A Evolução Vitícola do Alentejo

João Mota Barroso (Universidade de Évora)

Se há região vitícola de Portugal em que a transformação, nos últimos anos, tem sido vertiginosa é sem dúvida o Alentejo. Com efeito, em pouco anos, o Alentejo passou de região secundária e quase sem significado, em termos vitícolas, a uma das principais regiões do país, assumindo mesmo a liderança em termos de interesse do consumidor nacional pelos seus produtos, o que não deixa dúvidas sobre a evolução verificada. Independentemente de julgarmos as grandes alterações, ao nível vitícola, como causa ou como consequência dessa evolução e considerando apenas os últimos 50 anos, podemos distinguir, pelo menos, três períodos que poderíamos caracterizar da seguinte forma:

1.º – A resistência – Vai até ao final dos anos sessenta, princípio dos anos setenta, e representa o período em que a vinha é perfeitamente marginal na agricultura da região. A sua manutenção em algumas zonas específicas do Alentejo deve‑se, em grande parte, ao facto de nessas zonas predominar uma pequena propriedade menos vocacionada para a produção de cereais e pecuária extensiva, assim privilegiando o olival, a vinha e alguma horticultura, e pela existência das adegas cooperativas que permitiram que o conjunto desses pequenos viticultores, sem capacidade de chegar ao mercado em boas condições, pudessem organizar‑se para a transformação das suas uvas e chegar ao mercado com produtos de boa qualidade, a preços muito competitivos. Podemos afirmar hoje que, se a vinha não desapareceu neste período, foi apenas porque, de facto, as excepcionais condições naturais para a cultura compensaram a concorrência que a política agrícola de então lhe movia, com os conhecidos incentivos à produção de cereais, garantindo uma qualidade constante ao nível do vinho produzido, e um preço suficiente para remunerar o trabalho intensivo da cultura. Tratava‑se, efectivamente, de uma cultura muito exigente em mão‑de‑obra, em que a grande maioria dos trabalhos eram efectuados manualmente, ou com tracção animal, desde a plantação e enxertia, manutenção do solo, tratamentos fitossanitários e vindima. A mecanização que alastrava então pela agricultura do Alentejo estava mais dirigida para a cultura dos cereais, e a vinha, como cultura secundária, utilizava apenas os meios que, na sua condução de então, eram possíveis. Como o compasso era estreito, os tractores não entravam e a tracção animal era ainda utilizada na vinha quando já se mecanizava a 100% a cultura do trigo, por exemplo.

▸ Linhas fornecidas

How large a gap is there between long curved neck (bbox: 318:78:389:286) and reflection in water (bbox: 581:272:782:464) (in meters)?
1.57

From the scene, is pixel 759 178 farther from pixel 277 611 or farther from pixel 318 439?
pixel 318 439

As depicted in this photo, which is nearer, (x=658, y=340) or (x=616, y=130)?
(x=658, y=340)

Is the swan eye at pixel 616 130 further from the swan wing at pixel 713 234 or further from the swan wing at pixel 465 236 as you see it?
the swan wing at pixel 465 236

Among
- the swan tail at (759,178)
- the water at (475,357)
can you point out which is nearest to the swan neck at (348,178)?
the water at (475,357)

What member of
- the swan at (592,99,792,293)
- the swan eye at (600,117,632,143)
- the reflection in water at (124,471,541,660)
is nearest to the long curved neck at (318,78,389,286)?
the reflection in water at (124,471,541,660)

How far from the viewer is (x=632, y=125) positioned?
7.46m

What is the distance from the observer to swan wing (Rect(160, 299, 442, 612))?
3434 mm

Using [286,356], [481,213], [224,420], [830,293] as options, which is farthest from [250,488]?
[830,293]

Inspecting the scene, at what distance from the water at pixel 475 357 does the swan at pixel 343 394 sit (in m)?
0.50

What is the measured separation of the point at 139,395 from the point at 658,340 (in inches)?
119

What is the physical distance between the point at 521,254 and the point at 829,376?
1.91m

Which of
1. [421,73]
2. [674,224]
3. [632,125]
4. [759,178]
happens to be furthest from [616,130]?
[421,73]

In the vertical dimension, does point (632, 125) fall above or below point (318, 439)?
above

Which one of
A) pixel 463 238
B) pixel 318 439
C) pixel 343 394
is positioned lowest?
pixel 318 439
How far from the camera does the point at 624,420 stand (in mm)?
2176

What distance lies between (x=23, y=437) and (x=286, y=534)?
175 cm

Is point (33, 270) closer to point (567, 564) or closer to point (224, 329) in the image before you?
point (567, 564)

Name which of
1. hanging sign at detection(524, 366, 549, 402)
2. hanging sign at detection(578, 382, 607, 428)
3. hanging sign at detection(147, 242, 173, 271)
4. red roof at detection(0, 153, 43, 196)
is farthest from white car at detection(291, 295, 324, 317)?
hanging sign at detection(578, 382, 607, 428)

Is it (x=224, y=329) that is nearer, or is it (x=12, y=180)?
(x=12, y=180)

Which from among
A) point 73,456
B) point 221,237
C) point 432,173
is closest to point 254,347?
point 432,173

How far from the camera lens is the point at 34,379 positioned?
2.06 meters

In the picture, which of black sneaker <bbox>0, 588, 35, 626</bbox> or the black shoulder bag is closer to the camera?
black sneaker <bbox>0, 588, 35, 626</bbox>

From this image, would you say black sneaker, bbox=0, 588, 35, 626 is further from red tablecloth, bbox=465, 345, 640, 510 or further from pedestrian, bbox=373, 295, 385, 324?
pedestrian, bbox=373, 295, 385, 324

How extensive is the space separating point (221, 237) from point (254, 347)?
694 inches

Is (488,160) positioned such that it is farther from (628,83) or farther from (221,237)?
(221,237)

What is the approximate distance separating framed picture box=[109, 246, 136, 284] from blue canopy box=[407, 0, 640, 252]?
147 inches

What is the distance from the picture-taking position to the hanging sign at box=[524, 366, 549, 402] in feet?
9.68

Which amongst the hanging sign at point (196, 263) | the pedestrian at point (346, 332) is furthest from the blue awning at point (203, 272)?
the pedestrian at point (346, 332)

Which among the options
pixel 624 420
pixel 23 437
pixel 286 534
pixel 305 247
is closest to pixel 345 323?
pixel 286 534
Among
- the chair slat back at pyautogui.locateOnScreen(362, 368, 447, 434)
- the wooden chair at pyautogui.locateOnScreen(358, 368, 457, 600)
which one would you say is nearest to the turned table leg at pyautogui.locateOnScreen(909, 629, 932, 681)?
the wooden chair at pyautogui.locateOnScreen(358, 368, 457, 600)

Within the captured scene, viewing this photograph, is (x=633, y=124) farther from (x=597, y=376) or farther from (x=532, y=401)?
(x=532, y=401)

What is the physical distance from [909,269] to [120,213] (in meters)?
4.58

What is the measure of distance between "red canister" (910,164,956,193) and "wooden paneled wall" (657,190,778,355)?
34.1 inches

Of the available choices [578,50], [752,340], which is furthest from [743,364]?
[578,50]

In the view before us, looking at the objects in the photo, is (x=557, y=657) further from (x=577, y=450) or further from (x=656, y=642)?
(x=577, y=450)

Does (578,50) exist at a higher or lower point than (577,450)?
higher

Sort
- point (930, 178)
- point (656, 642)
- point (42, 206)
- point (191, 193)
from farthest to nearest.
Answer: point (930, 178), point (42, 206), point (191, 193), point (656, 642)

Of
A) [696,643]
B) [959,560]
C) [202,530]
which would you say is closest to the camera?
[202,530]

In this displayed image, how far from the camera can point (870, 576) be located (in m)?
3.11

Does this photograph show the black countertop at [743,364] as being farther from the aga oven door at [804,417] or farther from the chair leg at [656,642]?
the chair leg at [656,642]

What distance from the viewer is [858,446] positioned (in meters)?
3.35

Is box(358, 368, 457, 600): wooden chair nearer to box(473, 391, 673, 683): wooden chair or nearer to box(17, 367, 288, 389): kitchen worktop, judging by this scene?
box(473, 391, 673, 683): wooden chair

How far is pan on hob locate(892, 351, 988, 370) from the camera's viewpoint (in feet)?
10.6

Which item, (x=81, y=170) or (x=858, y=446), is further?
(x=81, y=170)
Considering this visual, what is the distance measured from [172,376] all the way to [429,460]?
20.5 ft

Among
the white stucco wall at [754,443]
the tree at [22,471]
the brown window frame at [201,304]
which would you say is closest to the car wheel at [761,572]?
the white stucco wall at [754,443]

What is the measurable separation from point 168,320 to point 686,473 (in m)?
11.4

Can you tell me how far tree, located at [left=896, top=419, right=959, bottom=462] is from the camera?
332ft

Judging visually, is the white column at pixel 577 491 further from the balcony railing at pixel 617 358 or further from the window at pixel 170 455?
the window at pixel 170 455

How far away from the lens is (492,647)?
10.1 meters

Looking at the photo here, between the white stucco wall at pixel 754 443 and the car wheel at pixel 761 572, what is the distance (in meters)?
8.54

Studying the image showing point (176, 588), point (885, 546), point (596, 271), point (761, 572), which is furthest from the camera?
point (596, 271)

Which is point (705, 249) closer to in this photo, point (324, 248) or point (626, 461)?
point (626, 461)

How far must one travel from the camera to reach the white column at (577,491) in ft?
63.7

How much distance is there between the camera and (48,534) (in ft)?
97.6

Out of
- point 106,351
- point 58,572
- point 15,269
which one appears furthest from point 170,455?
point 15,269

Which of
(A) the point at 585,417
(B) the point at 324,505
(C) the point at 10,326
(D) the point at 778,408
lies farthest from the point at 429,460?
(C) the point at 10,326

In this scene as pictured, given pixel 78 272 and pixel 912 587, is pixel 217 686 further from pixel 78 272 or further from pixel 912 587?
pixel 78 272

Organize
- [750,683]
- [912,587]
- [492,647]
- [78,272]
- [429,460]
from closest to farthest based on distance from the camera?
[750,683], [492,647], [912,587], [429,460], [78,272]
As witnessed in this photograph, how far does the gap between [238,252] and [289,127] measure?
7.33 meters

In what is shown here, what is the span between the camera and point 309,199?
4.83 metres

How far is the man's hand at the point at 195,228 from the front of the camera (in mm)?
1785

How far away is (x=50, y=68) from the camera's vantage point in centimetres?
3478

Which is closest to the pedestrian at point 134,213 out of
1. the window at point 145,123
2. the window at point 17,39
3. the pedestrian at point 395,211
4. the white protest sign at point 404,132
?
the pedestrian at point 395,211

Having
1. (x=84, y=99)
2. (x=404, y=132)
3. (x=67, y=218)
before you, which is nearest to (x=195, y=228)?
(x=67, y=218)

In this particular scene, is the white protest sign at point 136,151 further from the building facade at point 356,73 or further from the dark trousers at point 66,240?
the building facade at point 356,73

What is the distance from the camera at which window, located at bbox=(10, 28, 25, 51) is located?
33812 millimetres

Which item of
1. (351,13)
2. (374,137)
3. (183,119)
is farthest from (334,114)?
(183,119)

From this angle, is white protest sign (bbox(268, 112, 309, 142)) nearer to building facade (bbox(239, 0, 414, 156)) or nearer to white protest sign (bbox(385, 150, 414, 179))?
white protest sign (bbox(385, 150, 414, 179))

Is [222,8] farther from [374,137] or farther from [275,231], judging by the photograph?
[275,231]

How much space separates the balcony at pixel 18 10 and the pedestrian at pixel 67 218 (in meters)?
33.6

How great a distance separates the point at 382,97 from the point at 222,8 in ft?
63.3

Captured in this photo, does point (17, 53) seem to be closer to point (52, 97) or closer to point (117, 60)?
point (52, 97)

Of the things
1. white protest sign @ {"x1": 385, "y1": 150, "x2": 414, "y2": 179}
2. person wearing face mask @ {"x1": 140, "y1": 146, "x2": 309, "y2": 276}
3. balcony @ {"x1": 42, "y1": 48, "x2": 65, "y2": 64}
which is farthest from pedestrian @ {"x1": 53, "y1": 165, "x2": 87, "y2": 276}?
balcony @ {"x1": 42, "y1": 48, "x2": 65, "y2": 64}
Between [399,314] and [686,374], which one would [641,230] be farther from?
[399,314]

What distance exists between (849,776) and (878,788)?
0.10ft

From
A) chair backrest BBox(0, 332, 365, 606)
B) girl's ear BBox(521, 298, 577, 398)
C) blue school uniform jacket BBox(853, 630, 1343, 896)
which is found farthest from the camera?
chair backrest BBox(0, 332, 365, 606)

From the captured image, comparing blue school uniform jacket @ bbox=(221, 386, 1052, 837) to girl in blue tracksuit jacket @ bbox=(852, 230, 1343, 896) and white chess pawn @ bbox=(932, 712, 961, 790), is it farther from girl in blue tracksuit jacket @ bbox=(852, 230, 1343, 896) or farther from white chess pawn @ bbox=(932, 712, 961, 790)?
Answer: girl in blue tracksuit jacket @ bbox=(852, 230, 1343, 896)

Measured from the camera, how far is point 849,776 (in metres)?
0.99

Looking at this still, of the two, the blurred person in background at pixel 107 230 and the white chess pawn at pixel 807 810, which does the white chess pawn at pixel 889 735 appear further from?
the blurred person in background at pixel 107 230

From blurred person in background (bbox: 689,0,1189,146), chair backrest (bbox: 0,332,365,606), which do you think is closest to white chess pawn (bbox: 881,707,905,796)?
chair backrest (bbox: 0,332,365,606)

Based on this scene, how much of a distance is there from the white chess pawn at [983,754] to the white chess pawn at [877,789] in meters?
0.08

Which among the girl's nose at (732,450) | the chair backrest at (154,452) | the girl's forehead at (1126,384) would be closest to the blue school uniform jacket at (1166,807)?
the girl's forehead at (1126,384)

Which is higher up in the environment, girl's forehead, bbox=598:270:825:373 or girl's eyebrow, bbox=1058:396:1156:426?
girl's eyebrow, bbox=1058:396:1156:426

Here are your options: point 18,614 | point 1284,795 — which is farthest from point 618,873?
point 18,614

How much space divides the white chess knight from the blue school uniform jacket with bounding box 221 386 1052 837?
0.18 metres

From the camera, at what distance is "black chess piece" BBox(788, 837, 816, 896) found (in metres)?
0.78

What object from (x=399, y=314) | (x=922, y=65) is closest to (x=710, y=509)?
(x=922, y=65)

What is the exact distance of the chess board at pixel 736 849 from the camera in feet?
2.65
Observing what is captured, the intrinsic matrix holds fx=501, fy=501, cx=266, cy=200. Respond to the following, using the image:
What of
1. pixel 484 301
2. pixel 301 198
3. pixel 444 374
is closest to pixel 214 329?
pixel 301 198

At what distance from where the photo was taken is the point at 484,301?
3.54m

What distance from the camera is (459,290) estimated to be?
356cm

▸ Requisito
Responda, por favor, a estas perguntas sobre o texto da evolução vitícola do Alentejo:
(a) Quantos anos são considerados para distinguir os períodos da evolução?
(b) Até quando vai o período chamado "a resistência"?
(c) Porque é que os tractores não entravam na vinha?

▸ O resultado
(a) Os últimos 50 anos.
(b) Até ao final dos anos sessenta, princípio dos anos setenta.
(c) Porque o compasso era estreito.